Obtaining a single-vector representation from a Large Language Model's (LLM) token-level outputs is a critical step for nearly all sentence-level tasks. However, standard pooling methods like mean or max aggregation treat tokens as an independent set, discarding the rich relational structure captured by the model's self-attention layers and making them susceptible to signal dilution. To address this, we introduce GLOT, a lightweight, structure-aware pooling module that reframes pooling as relational learning followed by aggregation. Operating on the outputs of a frozen LLM, GLOT first constructs a latent token-similarity graph, then refines token representations with a graph neural network, and finally aggregates them using a readout layer. Experimentally, our approach is remarkably robust and efficient: on a diagnostic stress test where 90% of tokens are random distractors, GLOT maintains over 97% accuracy while baseline methods collapse. Furthermore, it is competitive with state-of-the-art techniques on benchmarks like GLUE and MTEB with 20x fewer trainable parameters and speeds up the training time by over 100x compared with parameter-efficient fine-tuning methods. Supported by a theoretical analysis of its expressive power, our work shows that learning over token graphs is a powerful paradigm for the efficient adaptation of frozen LLMs. Our code is published at https://github.com/ipsitmantri/GLOT.
Paper Structure (46 sections, 2 equations, 5 figures, 17 tables, 2 algorithms)

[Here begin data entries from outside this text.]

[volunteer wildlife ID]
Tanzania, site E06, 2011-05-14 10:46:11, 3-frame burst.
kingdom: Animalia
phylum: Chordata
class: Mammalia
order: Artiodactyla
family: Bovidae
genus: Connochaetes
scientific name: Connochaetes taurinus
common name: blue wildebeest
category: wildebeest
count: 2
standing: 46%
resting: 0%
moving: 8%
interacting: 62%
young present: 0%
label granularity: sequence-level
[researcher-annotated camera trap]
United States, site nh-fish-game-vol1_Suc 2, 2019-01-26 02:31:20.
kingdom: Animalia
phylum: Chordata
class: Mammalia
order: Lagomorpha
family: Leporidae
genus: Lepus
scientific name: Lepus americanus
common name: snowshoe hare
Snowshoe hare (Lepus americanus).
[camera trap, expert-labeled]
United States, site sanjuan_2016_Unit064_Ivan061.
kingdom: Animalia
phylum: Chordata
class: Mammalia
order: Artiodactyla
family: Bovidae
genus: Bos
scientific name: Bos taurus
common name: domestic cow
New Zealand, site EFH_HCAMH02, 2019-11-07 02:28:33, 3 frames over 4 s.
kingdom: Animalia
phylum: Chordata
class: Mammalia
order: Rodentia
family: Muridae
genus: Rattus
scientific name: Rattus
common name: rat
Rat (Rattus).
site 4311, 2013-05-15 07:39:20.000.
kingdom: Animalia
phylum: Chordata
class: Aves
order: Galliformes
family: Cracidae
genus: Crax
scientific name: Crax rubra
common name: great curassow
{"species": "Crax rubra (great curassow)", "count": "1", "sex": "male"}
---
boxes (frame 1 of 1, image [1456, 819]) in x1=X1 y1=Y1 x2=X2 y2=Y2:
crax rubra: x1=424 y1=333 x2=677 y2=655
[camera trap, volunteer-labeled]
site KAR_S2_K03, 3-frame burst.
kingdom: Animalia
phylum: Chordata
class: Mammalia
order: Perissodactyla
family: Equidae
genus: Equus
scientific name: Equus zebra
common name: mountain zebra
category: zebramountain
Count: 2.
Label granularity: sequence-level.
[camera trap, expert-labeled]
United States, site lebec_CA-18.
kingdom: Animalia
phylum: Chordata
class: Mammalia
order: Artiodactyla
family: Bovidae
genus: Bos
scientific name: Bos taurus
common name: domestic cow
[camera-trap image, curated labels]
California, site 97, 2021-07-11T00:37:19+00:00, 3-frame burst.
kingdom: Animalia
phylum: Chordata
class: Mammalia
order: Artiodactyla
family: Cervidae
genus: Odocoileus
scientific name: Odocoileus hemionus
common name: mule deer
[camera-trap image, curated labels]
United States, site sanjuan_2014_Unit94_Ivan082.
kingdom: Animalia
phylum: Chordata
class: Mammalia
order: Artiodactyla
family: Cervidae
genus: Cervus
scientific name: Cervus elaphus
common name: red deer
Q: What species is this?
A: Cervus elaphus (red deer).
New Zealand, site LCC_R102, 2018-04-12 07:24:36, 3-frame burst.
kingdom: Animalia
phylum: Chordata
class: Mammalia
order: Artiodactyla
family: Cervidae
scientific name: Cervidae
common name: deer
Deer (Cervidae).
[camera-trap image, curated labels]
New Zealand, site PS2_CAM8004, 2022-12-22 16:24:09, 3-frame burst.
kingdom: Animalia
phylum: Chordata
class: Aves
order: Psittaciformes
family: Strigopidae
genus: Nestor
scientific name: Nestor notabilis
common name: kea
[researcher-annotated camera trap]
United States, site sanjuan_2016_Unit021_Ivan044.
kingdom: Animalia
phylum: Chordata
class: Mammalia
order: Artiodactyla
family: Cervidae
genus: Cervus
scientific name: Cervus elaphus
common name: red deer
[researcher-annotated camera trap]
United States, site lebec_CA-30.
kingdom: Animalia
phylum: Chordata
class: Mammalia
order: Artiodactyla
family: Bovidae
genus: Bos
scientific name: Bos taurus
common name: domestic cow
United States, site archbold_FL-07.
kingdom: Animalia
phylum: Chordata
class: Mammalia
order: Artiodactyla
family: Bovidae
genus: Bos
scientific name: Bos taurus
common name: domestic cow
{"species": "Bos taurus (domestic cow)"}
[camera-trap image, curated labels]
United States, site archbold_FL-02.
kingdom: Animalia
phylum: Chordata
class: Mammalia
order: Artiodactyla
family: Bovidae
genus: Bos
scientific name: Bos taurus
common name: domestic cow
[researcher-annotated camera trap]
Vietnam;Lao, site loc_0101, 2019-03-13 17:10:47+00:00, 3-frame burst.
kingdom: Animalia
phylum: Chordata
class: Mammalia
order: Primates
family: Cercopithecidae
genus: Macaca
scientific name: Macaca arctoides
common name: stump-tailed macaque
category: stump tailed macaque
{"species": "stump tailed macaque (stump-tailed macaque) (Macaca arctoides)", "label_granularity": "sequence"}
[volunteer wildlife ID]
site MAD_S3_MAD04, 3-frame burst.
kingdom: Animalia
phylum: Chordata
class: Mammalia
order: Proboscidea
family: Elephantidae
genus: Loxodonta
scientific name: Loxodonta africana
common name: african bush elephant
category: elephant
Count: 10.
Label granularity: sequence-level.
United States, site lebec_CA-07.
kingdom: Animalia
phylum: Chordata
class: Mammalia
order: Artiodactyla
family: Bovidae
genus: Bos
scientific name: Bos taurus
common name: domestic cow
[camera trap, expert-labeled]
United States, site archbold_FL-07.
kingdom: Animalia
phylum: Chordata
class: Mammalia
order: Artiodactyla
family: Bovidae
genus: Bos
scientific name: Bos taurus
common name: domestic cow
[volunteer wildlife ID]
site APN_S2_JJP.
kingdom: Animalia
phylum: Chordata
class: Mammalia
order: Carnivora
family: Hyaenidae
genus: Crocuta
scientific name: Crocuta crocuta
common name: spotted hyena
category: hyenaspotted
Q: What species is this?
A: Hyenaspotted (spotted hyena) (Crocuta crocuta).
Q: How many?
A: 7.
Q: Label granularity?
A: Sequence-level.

This paper contains 46 sections, 2 equations, 5 figures, 17 tables, 2 algorithms.

Figures (5)

  • Figure 1: Fine-tuning large language models for sentence embeddings is computationally expensive. Our pooling method, Glot, constructs a latent token-similarity graph from the outputs of a frozen model. It then refines token representations with a graph neural network before aggregation. This technique enables decoder-only models (like Mistral-7B), typically optimized for next-token prediction, to produce powerful sentence-level representations without requiring any fine-tuning.
  • Figure 2: An overview of the Glot pooling architecture. Given token hidden states from a frozen language model, our trainable module performs three stages : (1) it constructs a latent token-similarity graph, (2) a TOKEN-GNN performs relational learning to refine token representations, and (3) a readout layer aggregates the refined vectors into a final sentence representation, ${\mathbf{z}}$
  • Figure 3: Robustness to signal dilution on the diagnostic stress test. Each of the four panels displays the classification accuracy for all pooling methods at a specific distractor ratio, which increases from 20% to 90%. Within each panel, backbone models are arranged along the x-axis by their parameter count.
  • Figure 4: Z-score normalized performance on the GLUE benchmark, aggregated by task category. Performance, represented as a z-score, is plotted against the number of parameters in the frozen backbone model (log scale). A higher z-score indicates better relative performance compared to the average of all tested methods for that setting.
  • Figure 5: Token Contribution Analysis with frozen BERT. Visualization of learned token weights ($\pi$) on 2 examples. The orange highlights on the X-axis indicate the top-3 scoring tokens identified by Glot. While Mean Pooling (green) is uniform and AdaPool (grey) tends to over-index on high-frequency functional words, Glot (blue) consistently up-weights the semantic anchors essential for determining sentence equivalence.